Il faut aller plus loin. L’histoire nous apprend que les tribus qui composaient le peuple hébreu ont toujours été centrifuges, et que jamais leur unanimité n’a été parfaite. Le pasteur idéal est donc celui qui travaillera sans cesse au rassemblement et à l’unité des hommes. Ce qui revient à dire que David, comme Moïse et tous ceux que la Bible désignaient sous le terme de « pasteurs » ne furent que des ébauches de celui que l’évangile de saint Jean nous présente comme l’unique pasteur, le « Bon Pasteur ».  Bien plus, on en arrive à déclarer que le berger royal doit aussi être un agneau. Ce qui se réalise dans le Christ.

Ces retournements sont fréquents dans la Bible : le premier doit prendre la place du dernier, par exemple. Ici, c’est l’agneau qui devient pasteur, celui qui conduit vers les sources d’eau vive. Mais pour en arriver là, il a fallu que Dieu-pasteur se mette dans la situation de l’agneau immolé. Le passage s’effectue donc dans les deux sens. Ce qui fait voler en éclats l’image d’un pasteur dominateur dirigeant un troupeau ignorant et soumis. Nous avons à être en même temps et le « pasteur » et « l’agneau ».

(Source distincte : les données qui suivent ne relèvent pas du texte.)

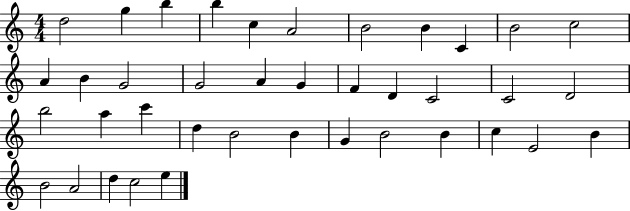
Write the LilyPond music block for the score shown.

{
  \clef treble
  \numericTimeSignature
  \time 4/4
  \key c \major
  d''2 g''4 b''4 | b''4 c''4 a'2 | b'2 b'4 c'4 | b'2 c''2 | \break a'4 b'4 g'2 | g'2 a'4 g'4 | f'4 d'4 c'2 | c'2 d'2 | \break b''2 a''4 c'''4 | d''4 b'2 b'4 | g'4 b'2 b'4 | c''4 e'2 b'4 | \break b'2 a'2 | d''4 c''2 e''4 | \bar "|."
}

Voilà donc une bonne nouvelle pour chacun d’entre nous : plus nous donnons d’importance au Christ dans notre vie, plus nous le « suivons », plus aussi nous accédons à la liberté et à la maîtrise de notre propre existence. Et plus, en même temps, nous devenons aptes à la communication entre frères, aptes à faire « un » avec les autres. Ce qui ne diminue pas, bien au contraire, l’épanouissement de notre propre personnalité. La « foule immense » que Jean contemplait, dans son Apocalypse,  est faite de tous ces hommes, de toutes ces femmes que le Berger connaît « chacun par notre nom ». Ils n’ont rien de moutonniers.